Пожалуй, старая мудрая леди решила удивить меня ещё и такой глупостью.
– Не обольщайтесь: она и без вас всё прекрасно знала. Вашей вины здесь нет, миссис Хадсон, – даже не думайте! Я вас ни в чём не виню.
– Вы очень добры, мисс Холмс. Всё пройдёт и забудется, не печальтесь.
Чтобы больше не выслушивать унизительные увещевания почтенной леди, я скорее сбежал в ванну. Однако я понимал, что миссис Хадсон была права: надо было что-то предпринимать. Действительно, нужно было двигаться, что-то делать, иначе болото отчаяния всё глубже затягивало бы меня. Терять всё равно было уже нечего, и я решился.
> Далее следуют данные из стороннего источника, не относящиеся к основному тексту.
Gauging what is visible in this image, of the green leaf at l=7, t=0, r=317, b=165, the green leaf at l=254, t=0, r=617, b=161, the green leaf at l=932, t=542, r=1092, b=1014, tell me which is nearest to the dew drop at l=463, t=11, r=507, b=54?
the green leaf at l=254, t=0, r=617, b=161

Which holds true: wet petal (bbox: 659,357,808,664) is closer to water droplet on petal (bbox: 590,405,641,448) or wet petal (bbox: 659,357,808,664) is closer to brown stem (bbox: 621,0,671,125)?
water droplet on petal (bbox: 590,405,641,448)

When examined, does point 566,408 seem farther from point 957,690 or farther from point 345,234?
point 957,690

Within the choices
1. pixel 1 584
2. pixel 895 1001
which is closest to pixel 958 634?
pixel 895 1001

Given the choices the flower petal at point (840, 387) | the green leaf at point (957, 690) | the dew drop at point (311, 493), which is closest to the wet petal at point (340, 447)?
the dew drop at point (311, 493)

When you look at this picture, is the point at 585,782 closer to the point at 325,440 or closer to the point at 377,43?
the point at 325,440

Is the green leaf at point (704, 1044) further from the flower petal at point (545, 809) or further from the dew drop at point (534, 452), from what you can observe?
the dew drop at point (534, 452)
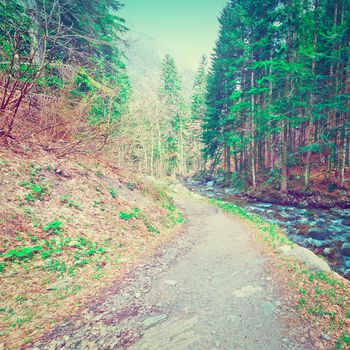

Я надел то самое бирюзовое платье. Оно было удивительно удобным и почти не сковывало движений. Глядя в зеркало, я провёл руками по бокам, талии – и почувствовал подтянутость и упругость своего тела. Странное мной овладело ощущение, непривычное, но приятное: я понимал, что эта женщина может вызывать желание. Я отнюдь не страдаю нарциссизмом, но мне нравилось то, что я видел в своём отражении. Именно в этот момент я дал самому себе слово вернуть свою любовь – чего бы мне это ни стоило.
Не могу сказать, что я был абсолютно хладнокровен, когда стучал в эту дверь. Руки у меня немного дрожали, но отступать я не собирался. Открыла мне сама Мэри Морстен.
– Ах, мисс Холмс! Какой приятный сюрприз! Рада вас видеть. Проходите же.
Удивительное это было создание. Она, сама невинность, глядела на меня изумленно раскрытыми глазами и сияюще улыбалась. Как бы ни была низка человеческая природа, я стараюсь терпимо относиться к людям. Но в ту минуту единственными чувствами, всколыхнувшимися в моей душе, были раздражение, отвращение и злость. Пожалуй, столь лицемерного существа, как эта до приторности слащавая, жеманная Мэри Морстен, я в жизни ещё не встречал. Такие гадины строят из себя слабых, невинных овечек и этим затуманивают мозги, расслабляют твою бдительность, но при случае они готовы растоптать тебя, словно ты не человек, а лишь досадное недоразумение, преграда на пути ко всё большему утверждению их безграничного эгоизма. И неужели такую низкую, пустую женщину можно было предпочесть мне? Разве я так намного хуже её и недостойнее?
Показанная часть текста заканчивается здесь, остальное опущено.